Ghost-like particles called neutrinos are hard to interact with. Physicists have not pinned down their mass in the decades since their initial discovery. Scientists have put a new limit on the neutrino's mass by putting them onto a 200 ton scale.

It is very, very small.

The first experiment to push below the 1 eV threshold for the weight of a particle was done with the world's most sensitive neutrino scale. An electron weighs about 511,000 eV, or 9.11 x 10-31 kilograms.

They are not afraid of ghosts.

The biggest unsolved mysterie in physics.

Neutrinos are the most difficult of the known particles. The gold-standard explanation for how nature works at a fundamental level is the Standard Model of particle physics. The particle has an attitude toward the rest of the quantum realm. electrons get their mass through interaction with a quantum field Imagine a particle breezing through a pond of water while another particle has to wade through a tub of molasses. For decades, physicists assumed that the little particles were massless because there was no mechanism for them to be massless.

What is the smallest particle in the universe?

The idea of a massless neutrino worked in the field of physics for some time, even after more information was learned about the particles, such as the fact that they come in three different flavors. The idea of flavors is compatible with a massless neutrino. Physicists noticed in the 1960s that the three neutrino species can change from one flavor to another as they travel.

Mass is needed in order to oscillate between flavors. It turns out that there are three different neutrino masses. The three mass must be greater than zero in order to work. The three mass travel at different speeds, and the flavors change depending on the quantum state of the three mass. If the mass was zero, the neutrinos would travel at the speed of light. Each mass does not line up with an individual flavor and instead each flavor is composed of a mix of these mass. An electron-neutrino is a combination of three different neutrinos with three different mass.

Physicists don't know the mass of the three neutrinos. They only have limits on the total combined neutrino mass and some of the differences between different ones.

Chasing decays

We don't know how the neutrino species have mass, so nailing down the mass would be a big help in particle physics. We don't know which model is correct. A mass could help.

In Germany, the Karlsruhe Institute of Technology has a device that can do that. The device has a large amount of tritium and a large amount of electrons.
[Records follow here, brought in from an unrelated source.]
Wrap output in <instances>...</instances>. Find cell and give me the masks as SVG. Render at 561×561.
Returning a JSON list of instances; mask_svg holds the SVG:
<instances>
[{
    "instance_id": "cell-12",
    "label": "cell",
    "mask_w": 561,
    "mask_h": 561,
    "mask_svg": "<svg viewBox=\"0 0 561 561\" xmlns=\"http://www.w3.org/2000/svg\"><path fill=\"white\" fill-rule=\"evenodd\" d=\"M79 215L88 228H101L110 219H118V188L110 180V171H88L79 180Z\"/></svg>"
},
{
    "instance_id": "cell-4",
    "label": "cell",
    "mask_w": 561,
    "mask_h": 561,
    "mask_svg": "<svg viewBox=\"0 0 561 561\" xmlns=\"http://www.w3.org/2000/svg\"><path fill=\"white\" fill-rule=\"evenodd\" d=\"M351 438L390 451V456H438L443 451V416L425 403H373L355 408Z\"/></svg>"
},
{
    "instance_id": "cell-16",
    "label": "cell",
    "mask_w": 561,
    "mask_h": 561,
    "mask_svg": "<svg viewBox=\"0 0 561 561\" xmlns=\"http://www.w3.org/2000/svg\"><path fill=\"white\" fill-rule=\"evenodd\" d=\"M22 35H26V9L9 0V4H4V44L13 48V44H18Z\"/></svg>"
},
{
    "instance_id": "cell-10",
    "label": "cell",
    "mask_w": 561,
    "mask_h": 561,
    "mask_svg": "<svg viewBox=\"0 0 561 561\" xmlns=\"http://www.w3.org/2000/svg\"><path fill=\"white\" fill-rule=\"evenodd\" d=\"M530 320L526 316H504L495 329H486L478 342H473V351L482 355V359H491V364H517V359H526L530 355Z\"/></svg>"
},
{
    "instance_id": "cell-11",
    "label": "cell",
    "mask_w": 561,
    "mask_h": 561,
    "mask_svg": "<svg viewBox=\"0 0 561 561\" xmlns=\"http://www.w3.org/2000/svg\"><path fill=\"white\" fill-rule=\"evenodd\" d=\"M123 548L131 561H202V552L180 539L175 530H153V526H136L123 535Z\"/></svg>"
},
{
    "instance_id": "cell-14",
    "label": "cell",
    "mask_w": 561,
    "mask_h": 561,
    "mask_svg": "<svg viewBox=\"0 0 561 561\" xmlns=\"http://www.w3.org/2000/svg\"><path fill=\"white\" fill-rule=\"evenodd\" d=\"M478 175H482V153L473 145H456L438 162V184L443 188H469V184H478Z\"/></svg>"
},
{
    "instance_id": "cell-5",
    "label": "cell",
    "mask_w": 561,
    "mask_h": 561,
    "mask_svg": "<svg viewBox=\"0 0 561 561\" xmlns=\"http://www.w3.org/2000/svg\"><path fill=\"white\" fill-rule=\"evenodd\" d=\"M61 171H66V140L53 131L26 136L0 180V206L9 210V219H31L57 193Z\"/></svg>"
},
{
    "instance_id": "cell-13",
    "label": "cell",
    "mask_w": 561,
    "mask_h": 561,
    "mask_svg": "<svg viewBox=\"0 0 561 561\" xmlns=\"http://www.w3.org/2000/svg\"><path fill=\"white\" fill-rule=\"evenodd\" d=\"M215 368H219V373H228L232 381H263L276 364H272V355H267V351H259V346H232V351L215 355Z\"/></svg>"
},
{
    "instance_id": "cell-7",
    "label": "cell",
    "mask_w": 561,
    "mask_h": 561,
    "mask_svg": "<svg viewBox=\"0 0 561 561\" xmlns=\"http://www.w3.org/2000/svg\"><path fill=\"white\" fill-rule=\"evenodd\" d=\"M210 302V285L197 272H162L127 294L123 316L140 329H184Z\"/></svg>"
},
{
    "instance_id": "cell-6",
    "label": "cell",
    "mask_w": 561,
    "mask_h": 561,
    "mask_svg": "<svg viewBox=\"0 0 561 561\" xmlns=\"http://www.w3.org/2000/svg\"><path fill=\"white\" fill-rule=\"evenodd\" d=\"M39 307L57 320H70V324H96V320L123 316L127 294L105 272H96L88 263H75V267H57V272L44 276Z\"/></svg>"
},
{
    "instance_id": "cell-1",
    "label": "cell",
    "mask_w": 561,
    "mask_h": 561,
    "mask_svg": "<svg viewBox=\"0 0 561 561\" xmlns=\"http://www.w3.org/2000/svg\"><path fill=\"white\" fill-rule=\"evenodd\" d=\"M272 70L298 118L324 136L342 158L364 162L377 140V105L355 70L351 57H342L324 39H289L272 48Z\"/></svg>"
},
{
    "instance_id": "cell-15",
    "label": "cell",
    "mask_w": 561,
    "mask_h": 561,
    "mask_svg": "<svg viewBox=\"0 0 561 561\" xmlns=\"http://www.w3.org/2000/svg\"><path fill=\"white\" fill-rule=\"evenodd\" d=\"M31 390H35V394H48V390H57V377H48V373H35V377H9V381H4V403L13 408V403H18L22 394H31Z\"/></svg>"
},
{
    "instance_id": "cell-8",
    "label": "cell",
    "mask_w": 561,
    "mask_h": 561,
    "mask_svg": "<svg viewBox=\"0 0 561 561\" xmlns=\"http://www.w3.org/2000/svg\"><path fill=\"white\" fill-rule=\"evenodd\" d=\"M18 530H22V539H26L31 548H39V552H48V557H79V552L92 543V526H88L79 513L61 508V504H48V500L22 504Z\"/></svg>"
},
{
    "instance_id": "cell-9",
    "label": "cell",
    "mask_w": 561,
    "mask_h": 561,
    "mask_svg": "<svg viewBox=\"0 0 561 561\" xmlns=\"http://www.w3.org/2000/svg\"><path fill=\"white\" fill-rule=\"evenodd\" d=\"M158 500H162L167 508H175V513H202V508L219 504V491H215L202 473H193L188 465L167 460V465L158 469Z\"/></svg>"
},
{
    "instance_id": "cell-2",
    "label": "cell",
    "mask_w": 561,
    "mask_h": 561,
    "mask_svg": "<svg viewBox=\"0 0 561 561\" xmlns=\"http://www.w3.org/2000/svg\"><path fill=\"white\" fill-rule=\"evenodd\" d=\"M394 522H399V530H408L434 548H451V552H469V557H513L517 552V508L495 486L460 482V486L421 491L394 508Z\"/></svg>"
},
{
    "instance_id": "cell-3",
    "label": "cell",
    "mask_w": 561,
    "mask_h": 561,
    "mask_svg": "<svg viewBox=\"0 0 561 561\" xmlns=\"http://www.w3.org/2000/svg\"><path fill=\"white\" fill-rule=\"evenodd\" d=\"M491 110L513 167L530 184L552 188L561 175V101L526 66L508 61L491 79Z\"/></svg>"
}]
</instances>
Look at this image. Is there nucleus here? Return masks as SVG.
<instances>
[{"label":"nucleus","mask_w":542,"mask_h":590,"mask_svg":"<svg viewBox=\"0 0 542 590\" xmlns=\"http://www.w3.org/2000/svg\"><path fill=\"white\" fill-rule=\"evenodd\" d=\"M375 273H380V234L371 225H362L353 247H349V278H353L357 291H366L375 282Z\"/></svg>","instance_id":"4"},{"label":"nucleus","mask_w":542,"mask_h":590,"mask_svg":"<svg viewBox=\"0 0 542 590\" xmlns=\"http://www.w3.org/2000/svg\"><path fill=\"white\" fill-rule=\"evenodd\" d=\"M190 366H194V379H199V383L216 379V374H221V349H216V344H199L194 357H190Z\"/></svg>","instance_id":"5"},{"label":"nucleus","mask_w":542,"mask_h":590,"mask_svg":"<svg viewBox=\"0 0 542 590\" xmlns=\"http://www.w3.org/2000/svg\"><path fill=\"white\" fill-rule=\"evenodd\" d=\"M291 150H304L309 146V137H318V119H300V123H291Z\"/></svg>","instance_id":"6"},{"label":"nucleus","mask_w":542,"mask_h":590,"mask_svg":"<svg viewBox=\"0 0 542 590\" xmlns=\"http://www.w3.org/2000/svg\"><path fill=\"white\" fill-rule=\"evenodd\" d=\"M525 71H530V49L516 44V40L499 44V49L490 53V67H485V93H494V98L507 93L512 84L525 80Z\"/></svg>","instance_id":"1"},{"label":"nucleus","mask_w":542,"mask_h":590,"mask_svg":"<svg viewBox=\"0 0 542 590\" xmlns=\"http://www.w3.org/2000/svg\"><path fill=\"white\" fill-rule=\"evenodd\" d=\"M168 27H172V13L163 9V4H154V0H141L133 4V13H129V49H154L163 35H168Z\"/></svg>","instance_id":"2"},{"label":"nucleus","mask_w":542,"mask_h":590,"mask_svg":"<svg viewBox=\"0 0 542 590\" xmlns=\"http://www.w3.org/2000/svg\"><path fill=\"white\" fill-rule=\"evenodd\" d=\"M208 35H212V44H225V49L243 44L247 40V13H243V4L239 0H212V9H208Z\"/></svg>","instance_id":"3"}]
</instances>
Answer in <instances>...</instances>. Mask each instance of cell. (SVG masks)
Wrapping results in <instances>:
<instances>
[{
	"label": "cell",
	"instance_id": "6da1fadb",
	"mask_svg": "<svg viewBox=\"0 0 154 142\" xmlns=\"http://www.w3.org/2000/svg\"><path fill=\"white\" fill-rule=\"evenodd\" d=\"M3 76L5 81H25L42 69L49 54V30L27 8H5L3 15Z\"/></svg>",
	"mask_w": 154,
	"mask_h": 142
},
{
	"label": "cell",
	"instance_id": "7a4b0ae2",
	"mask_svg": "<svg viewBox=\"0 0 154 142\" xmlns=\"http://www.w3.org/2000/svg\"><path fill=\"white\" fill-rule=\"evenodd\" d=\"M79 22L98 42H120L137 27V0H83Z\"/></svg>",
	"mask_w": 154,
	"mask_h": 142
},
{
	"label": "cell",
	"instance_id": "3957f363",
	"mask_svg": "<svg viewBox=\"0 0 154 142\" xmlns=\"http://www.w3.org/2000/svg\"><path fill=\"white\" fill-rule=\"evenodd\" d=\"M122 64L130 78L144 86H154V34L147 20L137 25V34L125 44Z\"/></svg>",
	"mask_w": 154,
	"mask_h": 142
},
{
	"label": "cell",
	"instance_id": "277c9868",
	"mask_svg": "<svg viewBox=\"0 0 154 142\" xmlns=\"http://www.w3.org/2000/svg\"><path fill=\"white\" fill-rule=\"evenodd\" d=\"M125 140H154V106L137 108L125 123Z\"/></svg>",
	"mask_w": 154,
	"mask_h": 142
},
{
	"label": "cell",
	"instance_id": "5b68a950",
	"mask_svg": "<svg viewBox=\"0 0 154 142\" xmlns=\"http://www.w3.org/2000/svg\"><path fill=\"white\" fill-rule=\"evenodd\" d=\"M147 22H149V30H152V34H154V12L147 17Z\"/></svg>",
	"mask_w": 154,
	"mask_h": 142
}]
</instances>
Tritium is a rare, radioactive form of hydrogen. It breaks down through a process called beta decay, in which one of the neutrons inside the nucleus spontaneously transforms into a protons. The result? The emission of an electron and an electron antineutrino is a result of the transformation.

The amount of energy released by the reaction is set by the nuclear energy of the tritium atom, and so the electron and neutrino must share a combined total of 18.6 keV of energy between them. The measurement of the tiny neutrino mass is easy because tritium is a light atom.

The reaction can give more or less energy to the neutrino. The leftover must go to the electron. There is no lower limit to the energy a photon can have if it is massless. If the neutrino has mass, it will always have its rest-mass energy, meaning the energy stored inside is due to its mass. According to Einstein, energy is equal to mass and the speed of light. The rest-mass energy will never be available to the electron.

The name of the game is to measure the energy of electrons coming out of the tritium decays. The highest energy electrons will have an energy close to 18.6 eV. The difference is due to the mass of the neutrino.

Beyond the boundaries 

Physicists have begun to measure the neutrino mass with KATRIN, and it is now a science.

The only way to exclude a systematic bias of our result was to have loads of tritium decay reaction. The effects of magnetic fields and inefficiencies in the detector can affect the electron energy in the signal.

Where did all the baryons go?

The team measured the energy of 3.5 million individual electrons. The team was only interested in the highest-energy electrons, so the number represents less than a thousandth of the tritium's electrons.

The international collaboration confirmed that the neutrino is no bigger than 0.8 eV. KATRIN will continue to refine this result and possibly discover additional species of neutrinos that may be flying around.

You are free to make your own joke here.